An Integral Major (or, Can Calculus Be Cool?)
Figure this: The number of mathematics majors in the College has tripled in the past three years, and many of those undergraduates are choosing to sign up for the "boot camp" version of calculus.
By Jenny Leonard
Mandy Danforth ’02 faced a choice when she arrived as a freshman four years ago: Skip an entire year of college math or sign up for what promised to be one of the most grueling and demanding years of undergraduate mathematics offered at Rochester or on any other campus.
A no-brainer, right? Well, not exactly.
Having aced her AP tests and packing a high school transcript that included enough advanced calculus and algebra to make any math-phobic student cringe, the Coloradoan arrived more interested in studying music or astronomy than math.
That was until her freshman orientation, when she met Naomi Jochnowitz, associate professor of mathematics, who encouraged Danforth to try Rochester’s honors calculus series. To Jochnowitz, the series can forever change the way students conceptualize math — the subject and the major.
"I tell students math doesn’t close any doors; it only opens them," says Jochnowitz. "And I encourage students to push themselves and to take on intellectual challenges, assuring them the faculty will be there to support them all the way."
Danforth and a surprising number of like-minded undergraduates seem to figure they are up to the challenge. Three years ago, the University graduated only 14 math majors. By last May, the number had soared to 44 majors in a graduating College class of about 900 students.

## Required work
(A) Using the article on mathematics majors, decide whether each statement agrees with it: (i) Danforth arrived at college more interested in music or astronomy than in math; (ii) three years ago the University graduated 44 math majors; (iii) Jochnowitz is a full professor of mathematics. For each one, answer yes or no and quote the words from the article that settle it.
(B) Carry on writing the article on mathematics majors, starting right after its last sentence.

Records drawn from a collection:
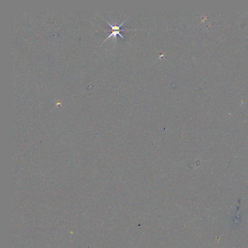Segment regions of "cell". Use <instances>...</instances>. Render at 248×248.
<instances>
[{"instance_id": "obj_1", "label": "cell", "mask_w": 248, "mask_h": 248, "mask_svg": "<svg viewBox=\"0 0 248 248\" xmlns=\"http://www.w3.org/2000/svg\"><path fill=\"white\" fill-rule=\"evenodd\" d=\"M132 30L127 29H123L122 31H112V33H111V34L108 36V37L105 40V41H104L102 43V44L105 42V41H106L107 40H108V39L110 38L111 37H113V39H114L116 41L117 36V35H119L120 37H121L123 39L125 40V38H124V37H123L122 35H121V34L120 33V31H132Z\"/></svg>"}, {"instance_id": "obj_2", "label": "cell", "mask_w": 248, "mask_h": 248, "mask_svg": "<svg viewBox=\"0 0 248 248\" xmlns=\"http://www.w3.org/2000/svg\"><path fill=\"white\" fill-rule=\"evenodd\" d=\"M130 17H128L127 19H125V21H123V22L122 23L119 25V26H112L110 23H109L108 21H107L106 20H105V21H106V22L108 23V24L110 26L111 28H112V30H114H114H115V31H122L123 29L120 30V27L122 26L123 24H124V22H125V21H127V20Z\"/></svg>"}]
</instances>
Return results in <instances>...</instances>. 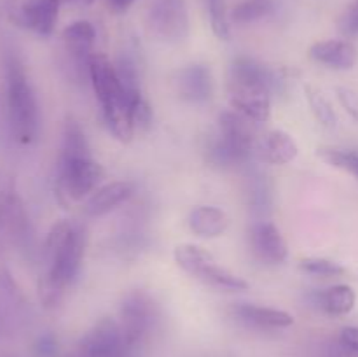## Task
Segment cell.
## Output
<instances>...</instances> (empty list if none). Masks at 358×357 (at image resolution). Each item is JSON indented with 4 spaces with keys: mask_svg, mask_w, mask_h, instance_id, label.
<instances>
[{
    "mask_svg": "<svg viewBox=\"0 0 358 357\" xmlns=\"http://www.w3.org/2000/svg\"><path fill=\"white\" fill-rule=\"evenodd\" d=\"M86 230L62 219L51 227L44 244L45 268L38 280V296L45 308L62 301L65 290L76 282L86 251Z\"/></svg>",
    "mask_w": 358,
    "mask_h": 357,
    "instance_id": "obj_1",
    "label": "cell"
},
{
    "mask_svg": "<svg viewBox=\"0 0 358 357\" xmlns=\"http://www.w3.org/2000/svg\"><path fill=\"white\" fill-rule=\"evenodd\" d=\"M103 168L91 154L90 142L83 126L69 118L63 126L62 149L56 170V191L59 200L80 202L90 198L101 184Z\"/></svg>",
    "mask_w": 358,
    "mask_h": 357,
    "instance_id": "obj_2",
    "label": "cell"
},
{
    "mask_svg": "<svg viewBox=\"0 0 358 357\" xmlns=\"http://www.w3.org/2000/svg\"><path fill=\"white\" fill-rule=\"evenodd\" d=\"M283 77L278 70L252 56H236L229 66V104L233 111L254 122L271 118V100L282 90Z\"/></svg>",
    "mask_w": 358,
    "mask_h": 357,
    "instance_id": "obj_3",
    "label": "cell"
},
{
    "mask_svg": "<svg viewBox=\"0 0 358 357\" xmlns=\"http://www.w3.org/2000/svg\"><path fill=\"white\" fill-rule=\"evenodd\" d=\"M3 94L7 121L13 139L21 146H30L38 135V104L24 63L16 51H6L2 58Z\"/></svg>",
    "mask_w": 358,
    "mask_h": 357,
    "instance_id": "obj_4",
    "label": "cell"
},
{
    "mask_svg": "<svg viewBox=\"0 0 358 357\" xmlns=\"http://www.w3.org/2000/svg\"><path fill=\"white\" fill-rule=\"evenodd\" d=\"M90 83L101 107V115L108 132L121 142H129L135 135L131 104L122 90L114 62L103 52H94L90 59Z\"/></svg>",
    "mask_w": 358,
    "mask_h": 357,
    "instance_id": "obj_5",
    "label": "cell"
},
{
    "mask_svg": "<svg viewBox=\"0 0 358 357\" xmlns=\"http://www.w3.org/2000/svg\"><path fill=\"white\" fill-rule=\"evenodd\" d=\"M254 150H257V139L250 119L236 111L222 112L217 121V133L210 136L205 147L208 164L220 170L241 167L248 163Z\"/></svg>",
    "mask_w": 358,
    "mask_h": 357,
    "instance_id": "obj_6",
    "label": "cell"
},
{
    "mask_svg": "<svg viewBox=\"0 0 358 357\" xmlns=\"http://www.w3.org/2000/svg\"><path fill=\"white\" fill-rule=\"evenodd\" d=\"M175 262L194 276L196 280L203 282L205 286L217 290H227V293H241L248 289V282L241 276L234 275L224 266L217 265L213 255L206 248L194 244H180L173 251Z\"/></svg>",
    "mask_w": 358,
    "mask_h": 357,
    "instance_id": "obj_7",
    "label": "cell"
},
{
    "mask_svg": "<svg viewBox=\"0 0 358 357\" xmlns=\"http://www.w3.org/2000/svg\"><path fill=\"white\" fill-rule=\"evenodd\" d=\"M117 322L129 349L142 345L157 322V307L152 296L142 289L129 290L119 304Z\"/></svg>",
    "mask_w": 358,
    "mask_h": 357,
    "instance_id": "obj_8",
    "label": "cell"
},
{
    "mask_svg": "<svg viewBox=\"0 0 358 357\" xmlns=\"http://www.w3.org/2000/svg\"><path fill=\"white\" fill-rule=\"evenodd\" d=\"M147 27L157 41L178 44L189 37V10L185 0H150Z\"/></svg>",
    "mask_w": 358,
    "mask_h": 357,
    "instance_id": "obj_9",
    "label": "cell"
},
{
    "mask_svg": "<svg viewBox=\"0 0 358 357\" xmlns=\"http://www.w3.org/2000/svg\"><path fill=\"white\" fill-rule=\"evenodd\" d=\"M131 352L119 322L103 317L80 338L72 357H129Z\"/></svg>",
    "mask_w": 358,
    "mask_h": 357,
    "instance_id": "obj_10",
    "label": "cell"
},
{
    "mask_svg": "<svg viewBox=\"0 0 358 357\" xmlns=\"http://www.w3.org/2000/svg\"><path fill=\"white\" fill-rule=\"evenodd\" d=\"M59 0H17L10 6L9 20L16 27L49 37L58 23Z\"/></svg>",
    "mask_w": 358,
    "mask_h": 357,
    "instance_id": "obj_11",
    "label": "cell"
},
{
    "mask_svg": "<svg viewBox=\"0 0 358 357\" xmlns=\"http://www.w3.org/2000/svg\"><path fill=\"white\" fill-rule=\"evenodd\" d=\"M248 245L257 261L282 265L289 258V247L282 231L271 220H257L248 230Z\"/></svg>",
    "mask_w": 358,
    "mask_h": 357,
    "instance_id": "obj_12",
    "label": "cell"
},
{
    "mask_svg": "<svg viewBox=\"0 0 358 357\" xmlns=\"http://www.w3.org/2000/svg\"><path fill=\"white\" fill-rule=\"evenodd\" d=\"M175 90L187 104L201 105L213 97L212 70L205 63H192L184 66L175 76Z\"/></svg>",
    "mask_w": 358,
    "mask_h": 357,
    "instance_id": "obj_13",
    "label": "cell"
},
{
    "mask_svg": "<svg viewBox=\"0 0 358 357\" xmlns=\"http://www.w3.org/2000/svg\"><path fill=\"white\" fill-rule=\"evenodd\" d=\"M27 226V212L16 191L14 177L0 172V231H6L10 237H23Z\"/></svg>",
    "mask_w": 358,
    "mask_h": 357,
    "instance_id": "obj_14",
    "label": "cell"
},
{
    "mask_svg": "<svg viewBox=\"0 0 358 357\" xmlns=\"http://www.w3.org/2000/svg\"><path fill=\"white\" fill-rule=\"evenodd\" d=\"M65 51L69 52L70 59L73 63V69L79 74L84 72L90 76V59L94 55V41H96V30L93 23L86 20H79L70 23L62 31Z\"/></svg>",
    "mask_w": 358,
    "mask_h": 357,
    "instance_id": "obj_15",
    "label": "cell"
},
{
    "mask_svg": "<svg viewBox=\"0 0 358 357\" xmlns=\"http://www.w3.org/2000/svg\"><path fill=\"white\" fill-rule=\"evenodd\" d=\"M231 315L241 324L252 329L273 331V329H285L294 324V317L285 310L271 307H261L254 303H236L231 307Z\"/></svg>",
    "mask_w": 358,
    "mask_h": 357,
    "instance_id": "obj_16",
    "label": "cell"
},
{
    "mask_svg": "<svg viewBox=\"0 0 358 357\" xmlns=\"http://www.w3.org/2000/svg\"><path fill=\"white\" fill-rule=\"evenodd\" d=\"M308 52L313 62L332 70H352L358 62L357 46L346 38L318 41L311 46Z\"/></svg>",
    "mask_w": 358,
    "mask_h": 357,
    "instance_id": "obj_17",
    "label": "cell"
},
{
    "mask_svg": "<svg viewBox=\"0 0 358 357\" xmlns=\"http://www.w3.org/2000/svg\"><path fill=\"white\" fill-rule=\"evenodd\" d=\"M135 182L131 181H114L108 184L100 186L90 198L86 200V210L87 216L91 217H100L105 214L112 212L117 209L119 205L128 202L133 195H135Z\"/></svg>",
    "mask_w": 358,
    "mask_h": 357,
    "instance_id": "obj_18",
    "label": "cell"
},
{
    "mask_svg": "<svg viewBox=\"0 0 358 357\" xmlns=\"http://www.w3.org/2000/svg\"><path fill=\"white\" fill-rule=\"evenodd\" d=\"M257 153L264 163L282 167L296 160L299 146L290 133L283 130H271L257 140Z\"/></svg>",
    "mask_w": 358,
    "mask_h": 357,
    "instance_id": "obj_19",
    "label": "cell"
},
{
    "mask_svg": "<svg viewBox=\"0 0 358 357\" xmlns=\"http://www.w3.org/2000/svg\"><path fill=\"white\" fill-rule=\"evenodd\" d=\"M189 230L201 238H219L229 227V217L213 205H198L187 216Z\"/></svg>",
    "mask_w": 358,
    "mask_h": 357,
    "instance_id": "obj_20",
    "label": "cell"
},
{
    "mask_svg": "<svg viewBox=\"0 0 358 357\" xmlns=\"http://www.w3.org/2000/svg\"><path fill=\"white\" fill-rule=\"evenodd\" d=\"M313 301L322 312L332 317H345L352 314L357 304V294L348 284H336L327 289L317 290L313 294Z\"/></svg>",
    "mask_w": 358,
    "mask_h": 357,
    "instance_id": "obj_21",
    "label": "cell"
},
{
    "mask_svg": "<svg viewBox=\"0 0 358 357\" xmlns=\"http://www.w3.org/2000/svg\"><path fill=\"white\" fill-rule=\"evenodd\" d=\"M245 196H247L248 209L255 216L262 217L271 212L273 188L269 178L262 172L252 170L245 178Z\"/></svg>",
    "mask_w": 358,
    "mask_h": 357,
    "instance_id": "obj_22",
    "label": "cell"
},
{
    "mask_svg": "<svg viewBox=\"0 0 358 357\" xmlns=\"http://www.w3.org/2000/svg\"><path fill=\"white\" fill-rule=\"evenodd\" d=\"M304 94H306L311 114L315 115L318 125L324 126V128L327 130L336 128V126H338V114H336L331 100L325 97L324 91L318 90L313 84H306V86H304Z\"/></svg>",
    "mask_w": 358,
    "mask_h": 357,
    "instance_id": "obj_23",
    "label": "cell"
},
{
    "mask_svg": "<svg viewBox=\"0 0 358 357\" xmlns=\"http://www.w3.org/2000/svg\"><path fill=\"white\" fill-rule=\"evenodd\" d=\"M273 10H275L273 0H243L231 9L229 20L238 24L255 23V21L269 16Z\"/></svg>",
    "mask_w": 358,
    "mask_h": 357,
    "instance_id": "obj_24",
    "label": "cell"
},
{
    "mask_svg": "<svg viewBox=\"0 0 358 357\" xmlns=\"http://www.w3.org/2000/svg\"><path fill=\"white\" fill-rule=\"evenodd\" d=\"M317 156L331 167L339 168L358 178V150L343 147H318Z\"/></svg>",
    "mask_w": 358,
    "mask_h": 357,
    "instance_id": "obj_25",
    "label": "cell"
},
{
    "mask_svg": "<svg viewBox=\"0 0 358 357\" xmlns=\"http://www.w3.org/2000/svg\"><path fill=\"white\" fill-rule=\"evenodd\" d=\"M210 13V24L217 38L220 41H229L231 38V20L229 13H227L226 0H206Z\"/></svg>",
    "mask_w": 358,
    "mask_h": 357,
    "instance_id": "obj_26",
    "label": "cell"
},
{
    "mask_svg": "<svg viewBox=\"0 0 358 357\" xmlns=\"http://www.w3.org/2000/svg\"><path fill=\"white\" fill-rule=\"evenodd\" d=\"M301 272L315 276H341L346 273V268L339 262L327 258H304L299 262Z\"/></svg>",
    "mask_w": 358,
    "mask_h": 357,
    "instance_id": "obj_27",
    "label": "cell"
},
{
    "mask_svg": "<svg viewBox=\"0 0 358 357\" xmlns=\"http://www.w3.org/2000/svg\"><path fill=\"white\" fill-rule=\"evenodd\" d=\"M339 30L346 37H357L358 35V0H353L343 16L339 18Z\"/></svg>",
    "mask_w": 358,
    "mask_h": 357,
    "instance_id": "obj_28",
    "label": "cell"
},
{
    "mask_svg": "<svg viewBox=\"0 0 358 357\" xmlns=\"http://www.w3.org/2000/svg\"><path fill=\"white\" fill-rule=\"evenodd\" d=\"M336 97H338L341 107L348 112L353 121H358V93L348 86L336 88Z\"/></svg>",
    "mask_w": 358,
    "mask_h": 357,
    "instance_id": "obj_29",
    "label": "cell"
},
{
    "mask_svg": "<svg viewBox=\"0 0 358 357\" xmlns=\"http://www.w3.org/2000/svg\"><path fill=\"white\" fill-rule=\"evenodd\" d=\"M34 352L37 357H58V340L52 335H42L41 338L35 342Z\"/></svg>",
    "mask_w": 358,
    "mask_h": 357,
    "instance_id": "obj_30",
    "label": "cell"
},
{
    "mask_svg": "<svg viewBox=\"0 0 358 357\" xmlns=\"http://www.w3.org/2000/svg\"><path fill=\"white\" fill-rule=\"evenodd\" d=\"M341 343L346 346L348 350H353V352H358V328H345L341 331Z\"/></svg>",
    "mask_w": 358,
    "mask_h": 357,
    "instance_id": "obj_31",
    "label": "cell"
},
{
    "mask_svg": "<svg viewBox=\"0 0 358 357\" xmlns=\"http://www.w3.org/2000/svg\"><path fill=\"white\" fill-rule=\"evenodd\" d=\"M108 6V9L115 14H122L129 9V7L135 4V0H105Z\"/></svg>",
    "mask_w": 358,
    "mask_h": 357,
    "instance_id": "obj_32",
    "label": "cell"
},
{
    "mask_svg": "<svg viewBox=\"0 0 358 357\" xmlns=\"http://www.w3.org/2000/svg\"><path fill=\"white\" fill-rule=\"evenodd\" d=\"M59 2H62V4H65V2H84V4H87V0H59Z\"/></svg>",
    "mask_w": 358,
    "mask_h": 357,
    "instance_id": "obj_33",
    "label": "cell"
},
{
    "mask_svg": "<svg viewBox=\"0 0 358 357\" xmlns=\"http://www.w3.org/2000/svg\"><path fill=\"white\" fill-rule=\"evenodd\" d=\"M91 2H94V0H87V4H91Z\"/></svg>",
    "mask_w": 358,
    "mask_h": 357,
    "instance_id": "obj_34",
    "label": "cell"
}]
</instances>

## Answers in order
(A)
(i) Yes: "the Coloradoan arrived more interested in studying music or astronomy than math."
(ii) No: "Three years ago, the University graduated only 14 math majors."
(iii) No: "Naomi Jochnowitz, associate professor of mathematics."

(B)
"Strange as it may sound, math is hip on the western New York campus, where more than 5 percent of undergrads major in it," noted the Christian Science Monitor in a recent account of the state of math on college campuses that found Rochester’s renaissance unique. "That’s about triple the national average."
According to David Lutzer, professor of mathematics at the College of William and Mary, who edited the Conference Board of the Mathematical Sciences 2000 survey of undergraduate math programs in the United States, about 1.8 percent of undergraduates across the country major in mathematics, a percentage that has held steady for much of the past decade.
"The most recent survey data suggests there has been no real increase in the number of mathematics majors produced in the United States between 1995 and 2000," Lutzer says. "It’s fair to say that producing 5 percent of a university’s bachelor’s degrees in the mathematics department is substantially above the national average."
Equally surprising to calculate is the notion that many of Rochester’s math majors choose to take the 170 honors calculus series, classes that they have been promised will be difficult. Sitting in on a class filled with such math devotees, it’s easy to forget that early in Rochester’s history, students made a tradition of “burying calculus” (or burning, drowning, and ceremonially destroying their bête noire) at the end of the then required course (see Rochester Review, Spring–Summer 2000).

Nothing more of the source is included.